Automatically detect blocking rules for prediction and blocking rules for EM training #1668

RobinL · 2023-10-24T16:39:57Z

This is the third PR in a series which will establish two new functions.

linker._detect_blocking_rules_for_prediction(
    max_comparisons_per_rule=1e3, min_freedom=1, 
)
linker._detect_blocking_rules_for_em_training(
    max_comparisons_per_rule=1e2, min_freedom=0
)

We have decided to leave these functions private (_) for now so we can test them out before introducing them to the public API

Links to other PRs;

In this third PR, I use the functions in the previous two to automatically detect good blocking rules.

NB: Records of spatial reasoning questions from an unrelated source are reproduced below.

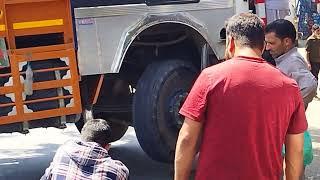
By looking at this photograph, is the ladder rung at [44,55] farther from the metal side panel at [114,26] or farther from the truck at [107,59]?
the metal side panel at [114,26]

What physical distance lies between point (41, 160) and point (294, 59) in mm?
4031

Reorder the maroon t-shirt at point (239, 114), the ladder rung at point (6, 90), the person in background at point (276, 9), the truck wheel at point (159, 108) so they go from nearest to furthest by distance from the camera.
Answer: the maroon t-shirt at point (239, 114) → the ladder rung at point (6, 90) → the truck wheel at point (159, 108) → the person in background at point (276, 9)

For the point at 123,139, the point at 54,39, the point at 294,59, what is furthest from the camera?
the point at 123,139

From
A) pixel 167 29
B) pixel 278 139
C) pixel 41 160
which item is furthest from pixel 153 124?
pixel 278 139

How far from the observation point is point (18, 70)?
540 centimetres

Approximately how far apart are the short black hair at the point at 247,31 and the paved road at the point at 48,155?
3441mm

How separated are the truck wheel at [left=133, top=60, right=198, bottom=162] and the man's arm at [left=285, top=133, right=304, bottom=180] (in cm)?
301

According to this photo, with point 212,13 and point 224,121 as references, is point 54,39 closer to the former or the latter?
point 212,13

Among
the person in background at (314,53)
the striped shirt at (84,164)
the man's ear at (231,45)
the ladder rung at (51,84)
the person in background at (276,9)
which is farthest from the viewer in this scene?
the person in background at (314,53)

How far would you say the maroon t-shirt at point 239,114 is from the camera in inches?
115

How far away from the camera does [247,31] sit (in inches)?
118

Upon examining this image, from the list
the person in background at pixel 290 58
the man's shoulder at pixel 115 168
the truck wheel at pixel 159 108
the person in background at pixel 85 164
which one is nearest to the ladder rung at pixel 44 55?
the truck wheel at pixel 159 108

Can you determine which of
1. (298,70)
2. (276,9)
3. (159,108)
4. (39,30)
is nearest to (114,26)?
(39,30)

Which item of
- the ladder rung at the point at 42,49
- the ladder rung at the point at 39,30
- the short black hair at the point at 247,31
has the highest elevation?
the short black hair at the point at 247,31
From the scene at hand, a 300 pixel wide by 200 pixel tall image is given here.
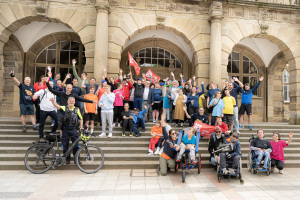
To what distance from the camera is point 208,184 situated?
180 inches

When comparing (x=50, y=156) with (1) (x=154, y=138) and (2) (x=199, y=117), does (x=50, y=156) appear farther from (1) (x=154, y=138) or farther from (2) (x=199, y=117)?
(2) (x=199, y=117)

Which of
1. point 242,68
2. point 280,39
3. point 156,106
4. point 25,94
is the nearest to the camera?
point 25,94

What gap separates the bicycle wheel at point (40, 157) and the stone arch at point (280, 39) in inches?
324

The input (from the second PR) is a table like this:

blocking_rules	comparison_count	complexity
first_name, surname	533,375	2
first_name, dob	174,651	2
first_name, birth_place	344,971	2
first_name, postcode_fake	149,105	2
first_name, gender, surname	373,354	3
etc.

(Note the actual table has one hot encoding like this)

	blocking_rules	comparison_count	complexity	__fixed__first_name	__fixed__surname	__fixed__dob	__fixed__birth_place	__fixed__postcode_fake	__fixed__gender
0	first_name, surname	533,375	2	1	1	0	0	0	0
1	first_name, dob	174,651	2	1	0	1	0	0	0
2	first_name, birth_place	344,971	2	1	0	0	1	0	0
3	first_name, postcode_fake	149,105	2	1	0	0	0	1	0
4	first_name, gender, surname	373,354	3	1	1	0	0	0	1

Once you have this table, we want an algorithm to find combinations of rows that satisfy some criterion.

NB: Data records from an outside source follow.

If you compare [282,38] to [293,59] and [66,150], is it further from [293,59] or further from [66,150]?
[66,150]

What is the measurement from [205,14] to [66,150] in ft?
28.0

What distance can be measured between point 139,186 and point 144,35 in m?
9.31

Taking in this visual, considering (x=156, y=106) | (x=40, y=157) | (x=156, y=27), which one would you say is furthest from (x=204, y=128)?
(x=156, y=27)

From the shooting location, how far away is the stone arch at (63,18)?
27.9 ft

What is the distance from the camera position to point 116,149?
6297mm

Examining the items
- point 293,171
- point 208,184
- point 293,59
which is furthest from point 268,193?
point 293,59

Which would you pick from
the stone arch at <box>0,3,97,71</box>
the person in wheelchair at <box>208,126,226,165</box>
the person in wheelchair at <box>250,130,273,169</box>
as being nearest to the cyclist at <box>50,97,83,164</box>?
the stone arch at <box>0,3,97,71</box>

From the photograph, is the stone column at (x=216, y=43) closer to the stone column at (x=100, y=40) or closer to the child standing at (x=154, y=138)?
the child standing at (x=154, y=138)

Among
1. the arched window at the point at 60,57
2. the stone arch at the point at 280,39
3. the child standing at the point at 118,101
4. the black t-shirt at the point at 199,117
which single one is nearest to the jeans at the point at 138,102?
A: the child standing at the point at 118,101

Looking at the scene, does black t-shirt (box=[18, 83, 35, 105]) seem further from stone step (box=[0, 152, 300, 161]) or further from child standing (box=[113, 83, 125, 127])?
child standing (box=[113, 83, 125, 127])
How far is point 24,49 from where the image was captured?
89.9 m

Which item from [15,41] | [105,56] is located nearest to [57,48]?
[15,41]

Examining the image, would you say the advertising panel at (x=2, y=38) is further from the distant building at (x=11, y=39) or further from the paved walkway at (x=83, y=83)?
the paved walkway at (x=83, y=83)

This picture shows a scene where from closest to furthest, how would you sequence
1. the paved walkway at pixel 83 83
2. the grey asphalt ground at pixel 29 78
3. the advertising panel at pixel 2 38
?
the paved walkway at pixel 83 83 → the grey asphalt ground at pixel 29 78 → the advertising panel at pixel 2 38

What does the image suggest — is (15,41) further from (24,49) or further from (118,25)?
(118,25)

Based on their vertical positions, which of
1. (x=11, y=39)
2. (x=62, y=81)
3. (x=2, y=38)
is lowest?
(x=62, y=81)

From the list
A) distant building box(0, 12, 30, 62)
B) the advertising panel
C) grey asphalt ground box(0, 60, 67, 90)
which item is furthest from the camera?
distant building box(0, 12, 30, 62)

Specifically, we're looking for an algorithm must satisfy the following constraint:

Between the rows selected, all columns should be allowed to vary by at least n of the blocking rules.

Amongst solutions that satisfy that constraint, the algorithm should minimise the following cost function:

Have a strong preference for selecting 'lower-complexity' rows (fewer variables being blocked on).
Have a strong preference for allowing each field to vary as many times as possible (i.e. fixing each individual field as few times as possible, e.g. if possible, don't hold the same field fixed more than once).

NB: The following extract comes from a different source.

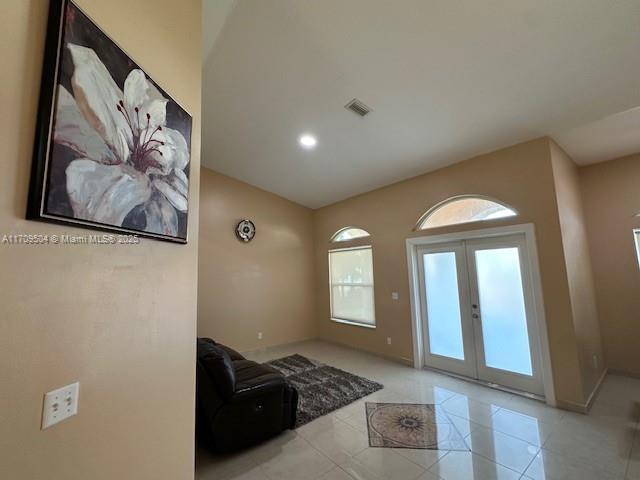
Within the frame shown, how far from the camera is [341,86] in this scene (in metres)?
2.76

At the moment, the implementation of this is heuristic: it picks some random-ish rows from a list sorted by complexity until the main 'must vary in at least n' constraint is met. It runs the cost function. Then repeats n times to choose the one with lowest cost.

It's fast to do this a large number of times, so I don't think there's any need to use a heavyweight tool like a SAT solver.

Test script:

from splink.datasets import splink_datasets
from splink.duckdb.linker import DuckDBLinker


df = splink_datasets.fake_1000

settings = {
    "link_type": "dedupe_only",
}
linker = DuckDBLinker(df, settings)

df = splink_datasets.historical_50k

settings = {
    "link_type": "dedupe_only",
    "additional_columns_to_retain": ["cluster", "full_name", "first_and_surname"],
}
linker = DuckDBLinker(df, settings)
linker._detect_blocking_rules_for_prediction(1e6, min_freedom=2)
linker.cumulative_num_comparisons_from_blocking_rules_chart()
linker._detect_blocking_rules_for_em_training(1e6, min_freedom=1)

Output:

The following blocking_rules_to_generate_predictions were automatically detected and assigned to your settings:
block_on("birth_place", "occupation") 
block_on("first_name", "dob") 
block_on("gender", "postcode_fake")
The following EM training strategy was detected:
linker.estimate_parameters_using_expectation_maximisation(block_on("gender", "postcode_fake")) 
linker.estimate_parameters_using_expectation_maximisation(block_on("surname", "occupation"))

Spark test script:

from pyspark.context import SparkConf, SparkContext
from pyspark.sql import SparkSession, types

from splink.spark.jar_location import similarity_jar_location
from splink.spark.spark_linker import SparkLinker

path = similarity_jar_location()


conf = SparkConf()


conf.set("spark.jars", path)


conf.set("spark.driver.memory", "12g")
conf.set("spark.sql.shuffle.partitions", "12")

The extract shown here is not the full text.